Moitalel Naadokila

Personal information
- Full name: Moitalel Mpoke Naadokila
- Born: 8 February 2001 (age 25) Nairobi, Kenya

Sport
- Country: Kenya
- Sport: Athletics
- Event: 400m hurdles
- College team: Texas A&M Aggies

Achievements and titles
- Personal best(s): 48.70 (Eugene, 2021)

Medal record
Men's athletics
Representing Kenya
World U18 Championships
| Silver medal – second place | 2017 Nairobi | 400 m hurdles |

= Moitalel Naadokila =

Kenyan athlete

Moitalel Mpoke Naadokila (born 8 February 2001) is a Kenyan athlete who competes in the 400m hurdles. He represented Kenya at the 2022 World Athletics Championships.

==Career==
Competing in Nairobi, he won the silver medal in the 400m hurdles at the 2017 IAAF World U18 Championships, running a personal best time of 52.06 metres to finish behind Sokwakhana Zazini of South Africa.

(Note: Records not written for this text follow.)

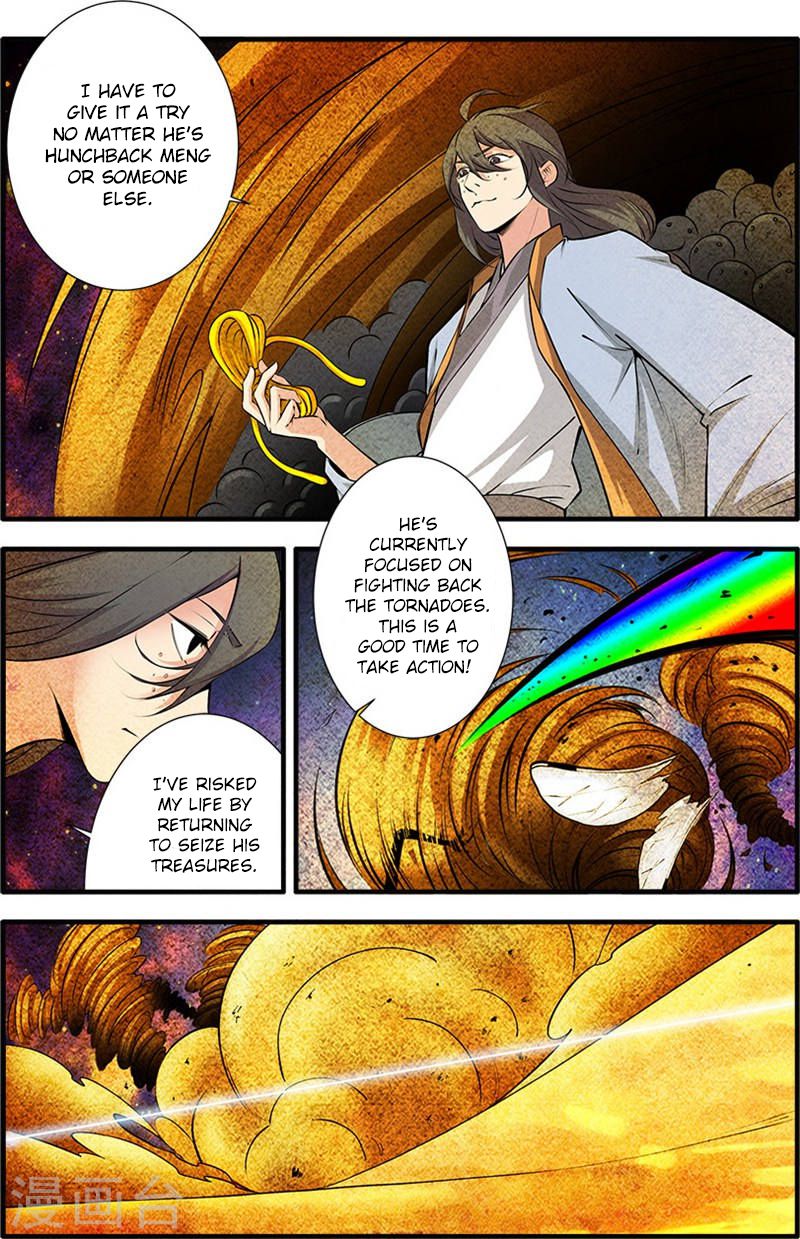 Xian Ni Chapter 108 - Page 21
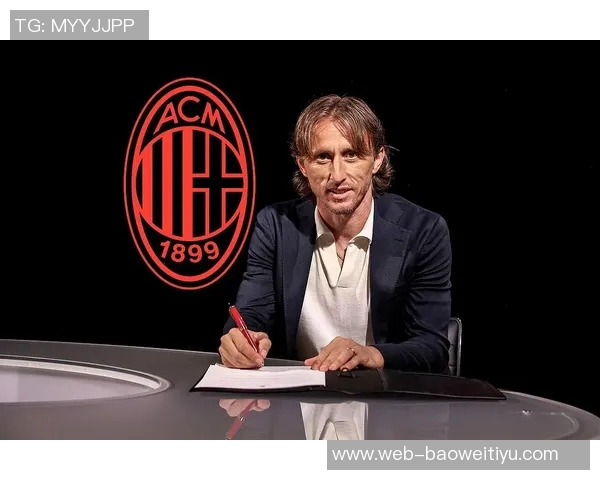 晚邮报揭秘莫德里奇在圣西罗的私人包厢招待亲友的奢华生活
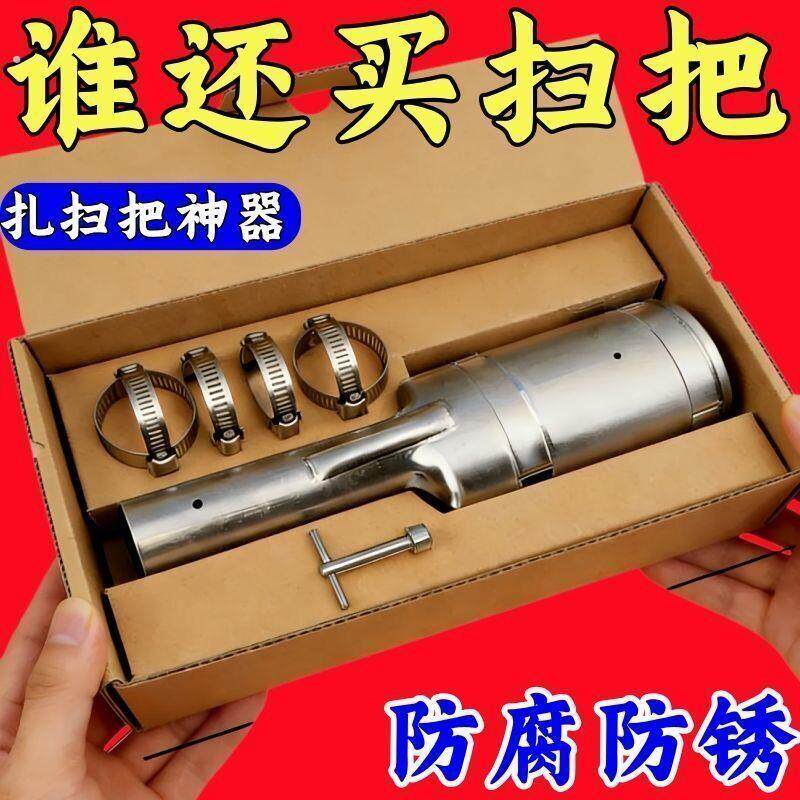扎竹丝扫把锁头紧固件自制快递成型扎扫把神器速扎速紧工具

In 2019, while studying at South Plains College in the United States, he achieved NJCAA All-American honours by placing third in the 400m hurdles running 51.12. Then, in 2020 he was the NJCAA National Champion in the 600m and 800m.

In May 2021 he achieved qualification for the delayed 2020 Tokyo Olympics as he clocked 48.89 seconds to win the 400m hurdles during the South Eastern Conference Outdoor Championships at the E.B Cushing Stadium in Texas, competing for Texas A&M University. In doing so he became the first athlete in the history of the University to run a sub 49 seconds in the 400m hurdles. He lowered his personal best to 48.70 seconds in finishing fourth at the 2021 NCAA Outdoor Championships in Eugene, Oregon. However, he was unable to compete at the Olympics later in the year as he had not been part of the dope testing programme expected from an athlete from the Kenyan federation.

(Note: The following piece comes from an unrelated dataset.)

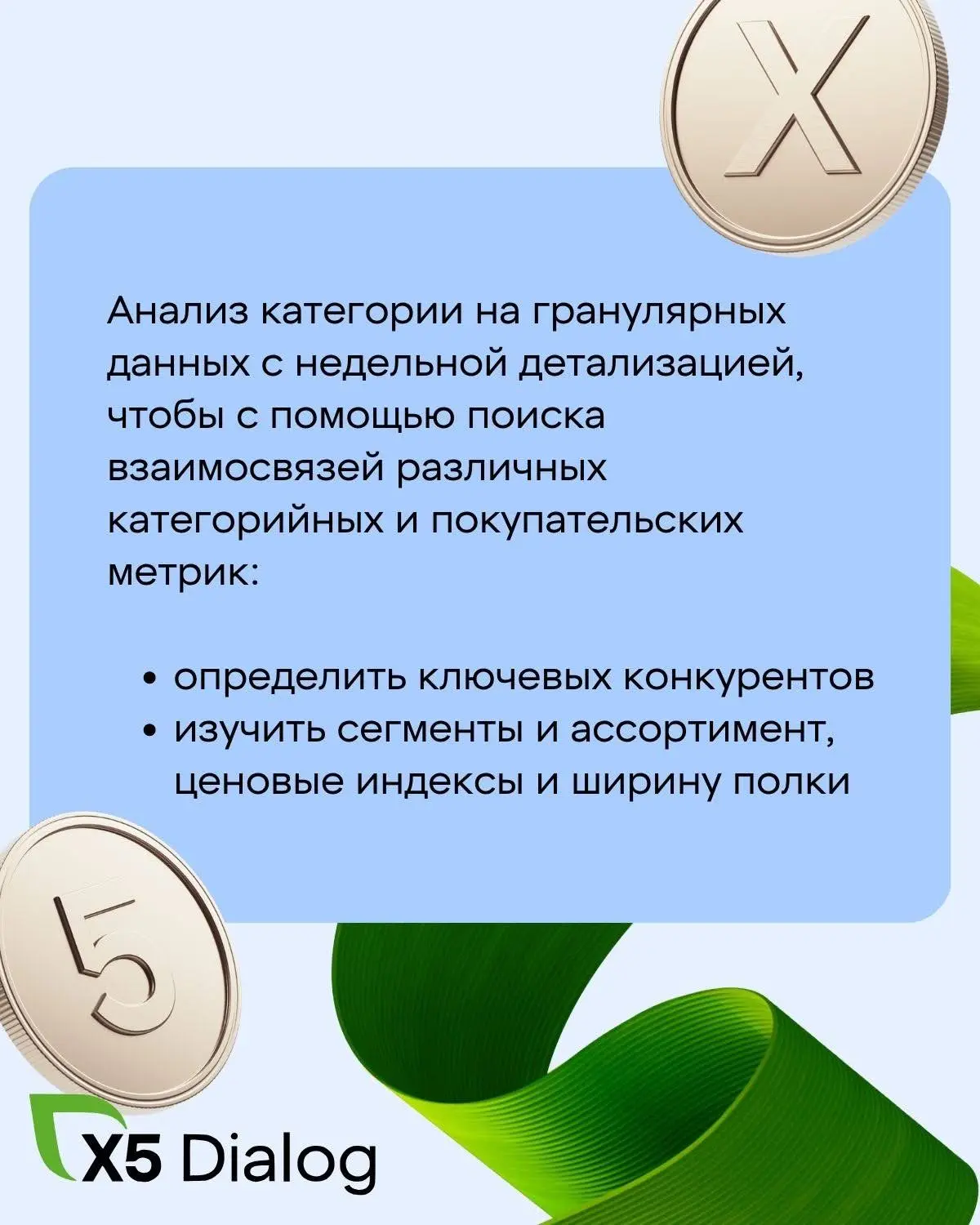 Верить в то, что ваша новинка хайпанёт, нужно... | Сетка — социальная сеть от hh.ru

In December 2021, he ran a personal best for the 600 metres indoors for the Texas Aggies, running 1:16.92 to finish runner-up to Brandon Miller.

In July 2022, he competes in the men's 400 metres hurdles at the 2022 World Athletics Championships in Eugene, Oregon, where he qualified for the semi-finals before he finished sixth in his semi-final heat in 49.34 seconds, two seconds behind the winner, Brazilian Alison Dos Santos.

He was runner-up to Wiseman Mukhobe in the 400m hurdles at the 2024 Kenyan Olympic Trials in June 2024.